++++ Source passage ++++

Hyphen magazine - Asian American arts, culture, and politics

Tiger Mother, The Musical: Is It What You Think It Is?


Writing a review for Hyphen can, in some ways, be more complicated than writing a review for The New York Times. As an Asian American opening a book, pressing play on an album, or stepping into a theater to witness another Asian American’s work -- you're barraged with questions more existential than “was the writing good?” and “was the acting good?”


Was this created for an Asian American audience or a mainstream audience?

How does this piece fit into our historical narrative??

Is this piece even trying to fit into our historical narrative???

If so, who am I to judge the underrepresented experiences in my own community????

Who is Vincent Chin?????

WHO AM I AT ALL?!?!?!?!?!?!

++++ Raw data ++++

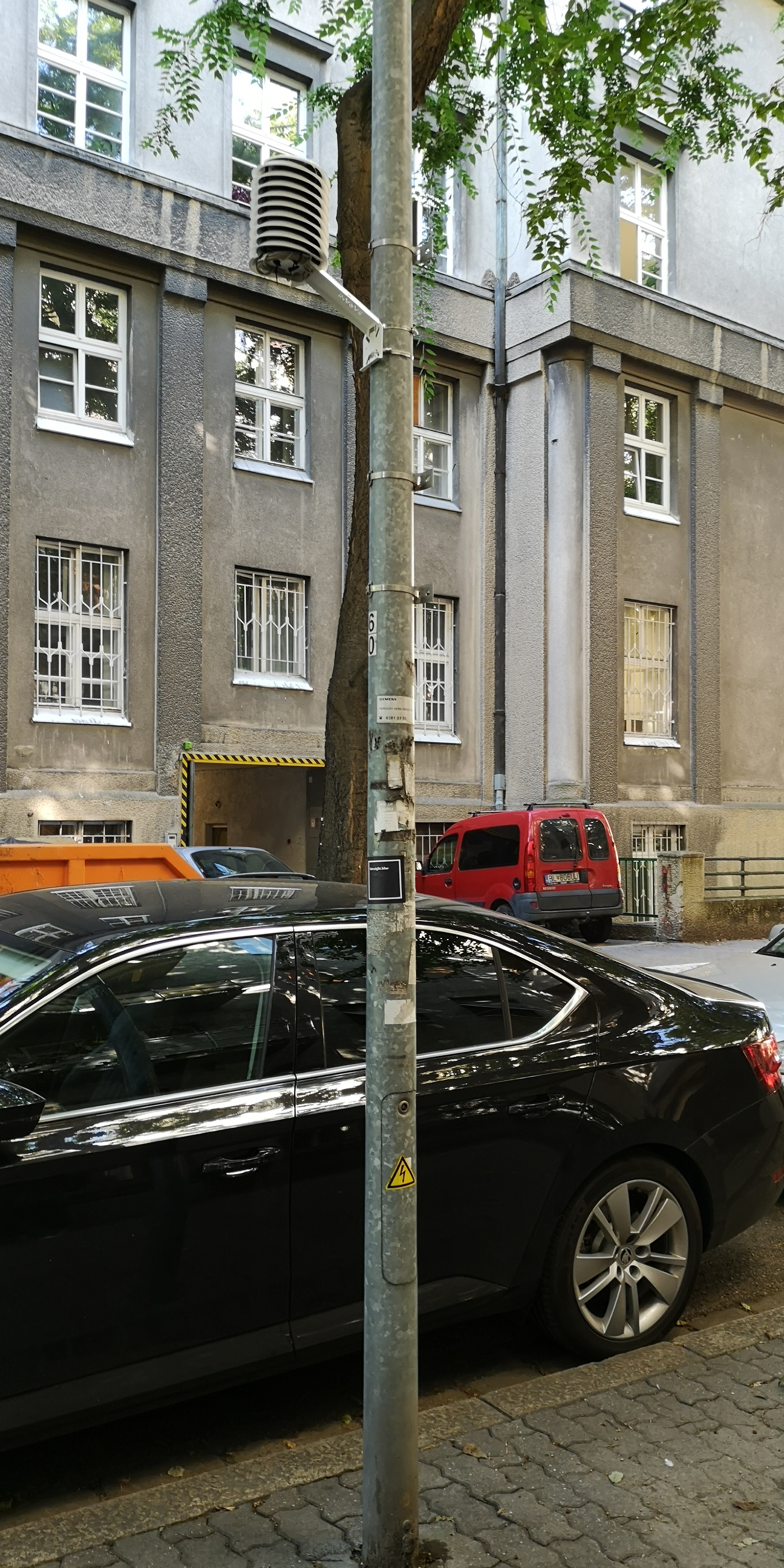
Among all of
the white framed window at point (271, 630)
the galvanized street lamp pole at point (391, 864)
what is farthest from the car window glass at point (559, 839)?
the galvanized street lamp pole at point (391, 864)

++++

Work to do:
Answer the following about the Hyphen review passage:
(a) Which publication does the passage name when it says that writing a review for Hyphen can be more complicated?
(b) Which two questions does the passage describe as less existential than the ones a reviewer faces?
(c) Which musical is named in the title of the passage?

Result of this task:
(a) The New York Times.
(b) "was the writing good?" and "was the acting good?"
(c) Tiger Mother, The Musical.